It’s Thanksgiving week. A time to remember our ancestors, for had it not been for getting the worst cuts of meat of during the slave days, we’d not be so culinarily skilled, capable of making collard greens taste like smoke ribbed leafy goodness and fried turkey taste like a dish Colonel Sanders could only dream of. Yes, Black Thanksgiving is an awesome time, reminding us that marshmallows do indeed go over top of baked sweet potatoes and that for some, chitterlings is a delicacy.

Black Thanksgiving is an incredible thing and although traditions vary from family to family, we always remember that at the Thanksgiving work potluck, our dish is most likely to be finished, followed with questions of “How did you do that?” to which we shall respond in our minds (certainly not out loud because that would be rude), “It’s called seasoning.”

Thanksgiving week is also the time for the preparation of the consumer Hunger Games. Car companies advertise special, cash-back deals associated with the November purchase of their current year model cars. Technology retail stores entice us with their doorbuster bargains, selling 72-inch plasma TVs for $65. Online retailers remind us of their offer to ship our purchases for free, while we all gear up considering what we can (and probably can’t) afford for the holiday gift-giving season.

But the Black Lives Matter movement isn’t interested in participating in America’s end-of-year, consumer-fest. lists November 27 – November 30 as “Boycott Black Friday.” The event description reads, “Let’s hit America where it hurts! I challenge you not to spend one dime on “Black Friday.” Let’s black it out, and make sure not one black face is littering the local mall!”

Twitter and Instagram have heavy activity under #BoycottBlackFriday with over 17,500 related posts on Instagram alone. Still, it’s difficult to determine the level of community consensus around the idea of boycotting the nationwide shopping Super Bowl simply by looking at social media channels.

There is precedence for effective, consumer boycotts. Children of the ’90s should recall allegations of Nike’s use of sweat shops to produce their shoes and sporting goods. The Wikipedia page “Nike Sweatshops” outlines a broader culture eventually leading the athletic wear company to institute a code of conduct for factories producing its clothing, as well as several other initiatives centered around improving conditions for overseas factory workers. Other notable boycotts include the United Farm Workers union and lettuce boycotts as well as the Indian boycott of British goods (the Swadeshi movement), organized by Ghandi. American history still regards the Montgomery Bus Boycott of the ’50s as one of the most effective consumer boycotts ever instituted.

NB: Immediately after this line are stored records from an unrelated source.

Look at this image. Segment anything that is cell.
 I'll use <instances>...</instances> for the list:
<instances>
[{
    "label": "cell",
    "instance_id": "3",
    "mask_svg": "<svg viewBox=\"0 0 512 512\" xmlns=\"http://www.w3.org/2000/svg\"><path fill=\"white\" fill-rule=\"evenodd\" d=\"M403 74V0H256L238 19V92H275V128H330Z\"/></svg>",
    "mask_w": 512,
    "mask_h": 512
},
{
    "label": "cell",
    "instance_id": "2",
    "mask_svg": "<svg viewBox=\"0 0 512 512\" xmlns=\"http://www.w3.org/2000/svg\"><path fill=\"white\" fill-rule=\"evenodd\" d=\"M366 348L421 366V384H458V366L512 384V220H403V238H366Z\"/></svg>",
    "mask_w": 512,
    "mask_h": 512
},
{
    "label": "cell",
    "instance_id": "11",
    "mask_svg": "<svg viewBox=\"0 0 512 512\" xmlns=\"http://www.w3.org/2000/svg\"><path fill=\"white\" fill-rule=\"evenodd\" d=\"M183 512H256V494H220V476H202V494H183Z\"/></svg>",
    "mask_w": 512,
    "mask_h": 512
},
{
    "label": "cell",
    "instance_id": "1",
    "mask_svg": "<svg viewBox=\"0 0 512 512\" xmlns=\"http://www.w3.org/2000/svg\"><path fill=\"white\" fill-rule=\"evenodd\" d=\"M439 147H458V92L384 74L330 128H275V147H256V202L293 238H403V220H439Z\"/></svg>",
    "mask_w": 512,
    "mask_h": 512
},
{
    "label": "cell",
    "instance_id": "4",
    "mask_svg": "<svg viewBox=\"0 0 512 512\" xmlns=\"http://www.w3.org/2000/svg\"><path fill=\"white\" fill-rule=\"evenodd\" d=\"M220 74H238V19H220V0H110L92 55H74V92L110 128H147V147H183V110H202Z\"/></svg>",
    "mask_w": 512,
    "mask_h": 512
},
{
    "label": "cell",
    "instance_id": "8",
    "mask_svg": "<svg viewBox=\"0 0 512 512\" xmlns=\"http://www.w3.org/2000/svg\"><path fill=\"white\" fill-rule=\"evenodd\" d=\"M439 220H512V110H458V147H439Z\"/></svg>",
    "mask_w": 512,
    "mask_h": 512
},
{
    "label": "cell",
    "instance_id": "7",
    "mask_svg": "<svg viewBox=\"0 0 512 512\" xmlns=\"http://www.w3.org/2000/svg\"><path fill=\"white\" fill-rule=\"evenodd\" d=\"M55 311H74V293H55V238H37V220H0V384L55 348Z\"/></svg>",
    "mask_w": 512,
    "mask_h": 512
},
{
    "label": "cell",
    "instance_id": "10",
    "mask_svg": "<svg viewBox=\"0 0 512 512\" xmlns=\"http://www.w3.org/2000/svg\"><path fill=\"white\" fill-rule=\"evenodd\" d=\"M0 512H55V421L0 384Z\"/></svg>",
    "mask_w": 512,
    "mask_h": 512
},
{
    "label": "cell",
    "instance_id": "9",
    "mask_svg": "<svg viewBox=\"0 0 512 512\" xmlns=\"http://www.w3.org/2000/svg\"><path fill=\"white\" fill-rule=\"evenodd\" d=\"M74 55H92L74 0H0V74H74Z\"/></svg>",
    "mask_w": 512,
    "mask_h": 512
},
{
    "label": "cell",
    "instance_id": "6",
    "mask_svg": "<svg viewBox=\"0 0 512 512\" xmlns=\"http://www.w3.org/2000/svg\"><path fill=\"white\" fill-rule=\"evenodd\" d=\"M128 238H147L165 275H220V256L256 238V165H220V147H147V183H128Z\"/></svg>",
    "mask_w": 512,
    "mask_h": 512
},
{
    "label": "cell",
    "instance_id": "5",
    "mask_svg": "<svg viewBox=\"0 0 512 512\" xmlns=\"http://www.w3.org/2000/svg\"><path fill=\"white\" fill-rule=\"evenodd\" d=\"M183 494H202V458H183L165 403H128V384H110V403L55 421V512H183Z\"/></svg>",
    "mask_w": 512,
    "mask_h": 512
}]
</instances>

A 2013 report by Nielsen outlines the current buying power of African-American at $1 trillion, with projections of a $1.3 trillion in buying power by 2017. Forty-three million in size, African-American consumers are aggressive shoppers and make around eight more shopping trips than the average, non-black consumer.

Whether Black consumers will totally abstain from the deal-scoring and money-saving purchases is unclear. What can be said is the ground is ripe for impact if Black Lives Matter has effectively communicated its initiative and there is cohesion among a large segment of black Americans the day after Thanksgiving.